Time and again multinationals and public companies turn out to be as happy as junior members of the Royal Family to sign up to an ideology which will come to eat them next. If anyone is in any doubt about this trend, they should look to the men’s magazine GQ – or what we should more properly describe as the former men’s magazine, GQ.
Firstly, I should declare my prejudices at the outset. Though I have never bought a copy of GQ, I have often flicked through it at the barbers as a way to avoid conversation, and have always found it aggravating in the way that aspirational lifestyle magazines generally are.
By necessity these magazines are pornography for people who don’t have much sex, who feel that looking is the second-best thing to touching. How many of GQ’s readers could ever afford the vast price-tags on the sort of clothes the magazine made it look as though every man wore?
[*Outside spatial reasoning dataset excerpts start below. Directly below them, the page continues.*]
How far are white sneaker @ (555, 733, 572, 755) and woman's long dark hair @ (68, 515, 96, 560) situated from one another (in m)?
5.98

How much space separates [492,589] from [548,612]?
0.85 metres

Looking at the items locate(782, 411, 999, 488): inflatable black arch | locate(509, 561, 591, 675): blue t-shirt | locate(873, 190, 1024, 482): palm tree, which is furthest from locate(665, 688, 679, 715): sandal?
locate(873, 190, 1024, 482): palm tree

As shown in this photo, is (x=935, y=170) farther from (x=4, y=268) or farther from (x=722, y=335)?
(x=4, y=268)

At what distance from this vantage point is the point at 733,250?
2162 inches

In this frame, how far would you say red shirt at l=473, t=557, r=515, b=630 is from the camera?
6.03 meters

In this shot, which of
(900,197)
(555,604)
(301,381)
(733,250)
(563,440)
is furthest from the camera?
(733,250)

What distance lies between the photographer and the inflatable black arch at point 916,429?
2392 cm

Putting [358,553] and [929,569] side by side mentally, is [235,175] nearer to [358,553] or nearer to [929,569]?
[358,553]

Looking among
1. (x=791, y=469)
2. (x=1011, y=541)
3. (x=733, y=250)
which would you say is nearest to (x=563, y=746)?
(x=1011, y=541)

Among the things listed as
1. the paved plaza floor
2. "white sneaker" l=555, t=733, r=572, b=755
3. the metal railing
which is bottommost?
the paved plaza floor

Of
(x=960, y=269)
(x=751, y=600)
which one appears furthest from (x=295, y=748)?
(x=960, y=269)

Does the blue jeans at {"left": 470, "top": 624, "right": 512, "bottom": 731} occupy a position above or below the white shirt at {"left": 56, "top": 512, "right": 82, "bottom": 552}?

How many went to the luxury resorts that were flagged in each issue? Or owned the cars, or generally lived the sort of James Bond-wannabe lifestyle that GQ presented as the achievable ambition of any man? If these flaws were aggravating then they were also embedded. You cannot have an aspirational lifestyle magazine which does not aspire.
Then there was the “Man of the Year” nonsense, the annual jamboree in which GQ got to display its own latest version of the modern aristocracy; a catwalk of public figures who were in turn flattered to be regarded as being in the cool club. GQ was always adept at this, hiring Alastair Campbell to give it alleged gravitas, or handing an award to Russell Brand in order to look like they were on top of each pseudo-serious trend.
In reality, of course, such episodes showed the vulnerability of these very modern day snobs, the pretence that they were style arbiters and trend-setters rather than deeply unimaginative trend-followers. The inability to take a stand on anything until the precise moment that GQ sensed that the stand was being taken by everybody else. The sucking-up to power wherever it came from. It is an editorial talent of a kind, to be so craven that you will jump on any trend as soon as you think it no longer worth resisting.